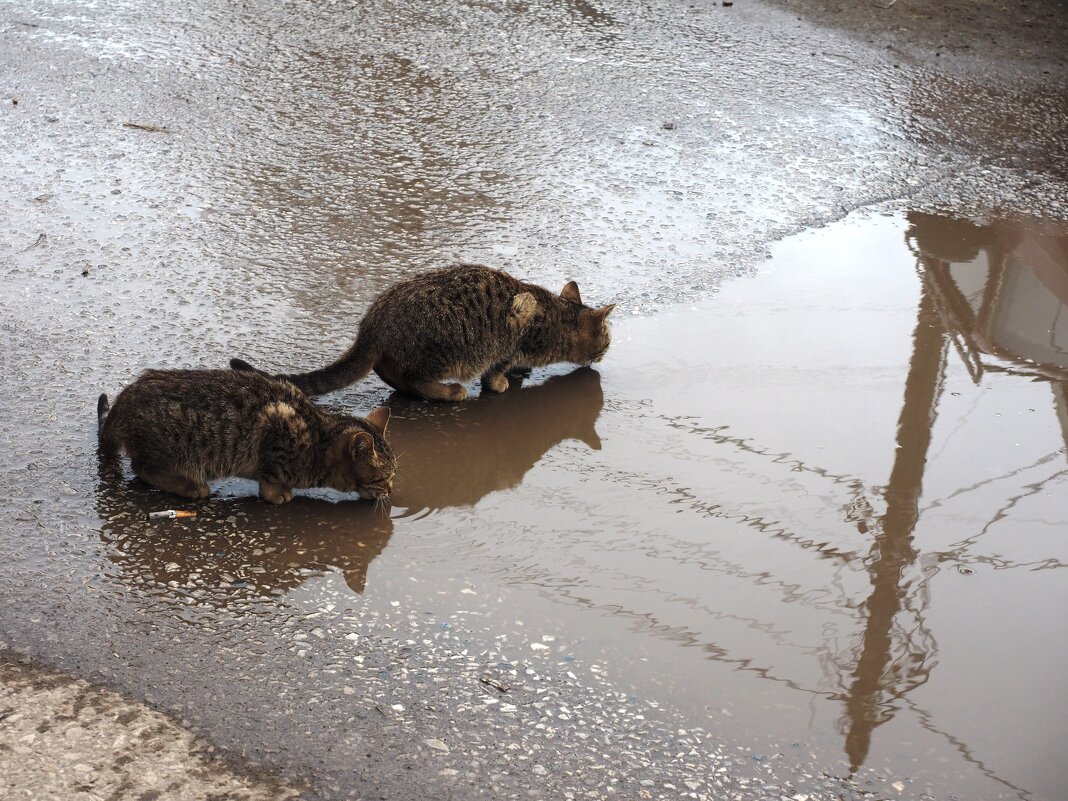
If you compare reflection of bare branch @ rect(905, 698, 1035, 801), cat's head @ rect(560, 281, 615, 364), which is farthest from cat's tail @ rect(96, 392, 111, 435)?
reflection of bare branch @ rect(905, 698, 1035, 801)

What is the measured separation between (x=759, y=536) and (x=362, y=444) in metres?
1.64

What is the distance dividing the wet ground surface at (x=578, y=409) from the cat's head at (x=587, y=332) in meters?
0.15

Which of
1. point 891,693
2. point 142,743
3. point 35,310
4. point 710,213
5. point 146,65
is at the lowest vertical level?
point 142,743

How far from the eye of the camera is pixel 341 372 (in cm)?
507

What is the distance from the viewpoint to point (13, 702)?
342 centimetres

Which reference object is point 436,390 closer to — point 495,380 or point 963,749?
point 495,380

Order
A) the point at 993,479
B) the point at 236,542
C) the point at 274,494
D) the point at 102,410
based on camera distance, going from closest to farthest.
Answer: the point at 236,542
the point at 274,494
the point at 102,410
the point at 993,479

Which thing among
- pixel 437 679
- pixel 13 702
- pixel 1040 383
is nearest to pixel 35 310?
pixel 13 702

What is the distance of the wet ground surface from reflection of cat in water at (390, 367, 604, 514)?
25mm

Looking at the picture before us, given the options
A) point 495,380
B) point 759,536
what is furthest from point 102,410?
point 759,536

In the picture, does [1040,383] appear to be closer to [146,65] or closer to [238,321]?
Answer: [238,321]

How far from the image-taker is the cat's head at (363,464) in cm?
444

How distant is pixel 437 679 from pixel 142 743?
3.02 feet

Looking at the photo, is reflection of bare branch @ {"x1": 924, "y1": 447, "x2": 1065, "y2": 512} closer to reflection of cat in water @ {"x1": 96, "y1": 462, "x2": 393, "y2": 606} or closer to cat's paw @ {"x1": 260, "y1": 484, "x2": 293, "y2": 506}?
reflection of cat in water @ {"x1": 96, "y1": 462, "x2": 393, "y2": 606}
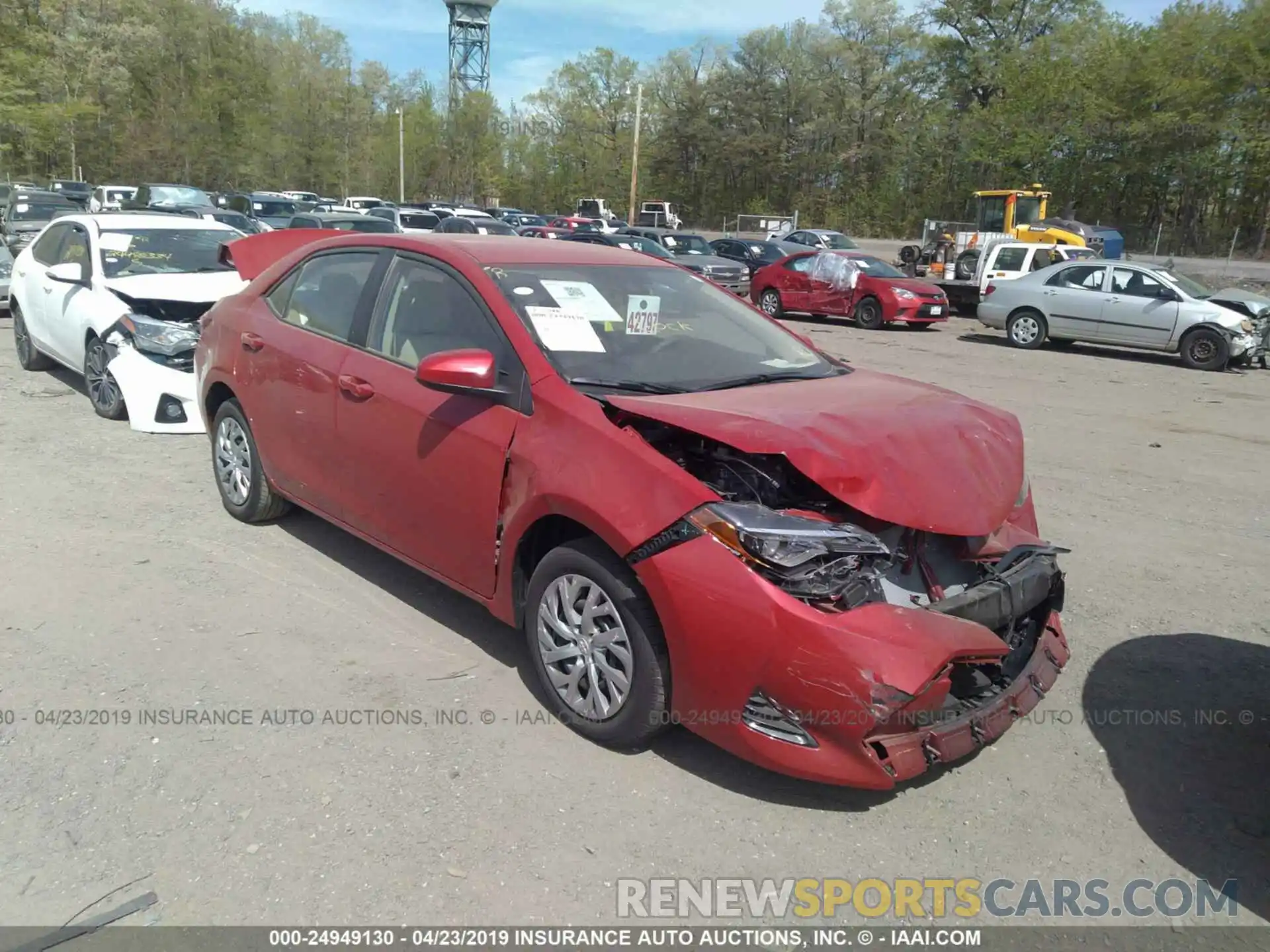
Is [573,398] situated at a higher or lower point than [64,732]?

═══

Recast every line of the listing above as a Markdown table with the columns "Row" (the row number) and "Line" (the line's text), leaving out blank lines and the pictures.

Full answer:
| Row | Line |
|---|---|
| 1 | If you compare reflection of bare branch @ rect(905, 698, 1035, 801), cat's head @ rect(560, 281, 615, 364), which is farthest from cat's tail @ rect(96, 392, 111, 435)? |
| 2 | reflection of bare branch @ rect(905, 698, 1035, 801) |
| 3 | What is the measured separation between (x=759, y=536) and (x=362, y=444) in metres? |
| 4 | 1.64 |
| 5 | What is the distance dividing the wet ground surface at (x=578, y=409) from the cat's head at (x=587, y=332) in meters? |
| 6 | 0.15 |
| 7 | Which of |
| 8 | 1. point 891,693 |
| 9 | 2. point 142,743 |
| 10 | 3. point 35,310 |
| 11 | 4. point 710,213 |
| 12 | 5. point 146,65 |
| 13 | is at the lowest vertical level? |
| 14 | point 142,743 |
| 15 | How far from the eye of the camera is pixel 341 372 (in cm)? |
| 16 | 507 |
| 17 | What is the distance from the viewpoint to point (13, 702)? |
| 18 | 342 centimetres |
| 19 | Which reference object is point 436,390 closer to — point 495,380 or point 963,749? |
| 20 | point 495,380 |
| 21 | Order |
| 22 | A) the point at 993,479 |
| 23 | B) the point at 236,542 |
| 24 | C) the point at 274,494 |
| 25 | D) the point at 102,410 |
| 26 | based on camera distance, going from closest to farthest. |
| 27 | Answer: the point at 236,542 |
| 28 | the point at 274,494 |
| 29 | the point at 102,410 |
| 30 | the point at 993,479 |
| 31 | Which thing among |
| 32 | - pixel 437 679 |
| 33 | - pixel 13 702 |
| 34 | - pixel 1040 383 |
| 35 | is nearest to pixel 35 310? |
| 36 | pixel 13 702 |
| 37 | What is the distance of the wet ground surface from reflection of cat in water at (390, 367, 604, 514)? |
| 38 | 25mm |
| 39 | Looking at the picture before us, given the options |
| 40 | A) point 495,380 |
| 41 | B) point 759,536 |
| 42 | what is furthest from point 102,410? |
| 43 | point 759,536 |
| 44 | In the picture, does [1040,383] appear to be closer to [146,65] or closer to [238,321]? |
| 45 | Answer: [238,321] |
| 46 | How far from the image-taker is the cat's head at (363,464) in cm? |
| 47 | 444 |
| 48 | How distant is pixel 437 679 from pixel 142 743? |
| 49 | 3.02 feet |
| 50 | Looking at the photo, is reflection of bare branch @ {"x1": 924, "y1": 447, "x2": 1065, "y2": 512} closer to reflection of cat in water @ {"x1": 96, "y1": 462, "x2": 393, "y2": 606} or closer to cat's paw @ {"x1": 260, "y1": 484, "x2": 293, "y2": 506}? |
| 51 | reflection of cat in water @ {"x1": 96, "y1": 462, "x2": 393, "y2": 606} |
| 52 | Is [573,398] situated at a higher or lower point than [64,732]? |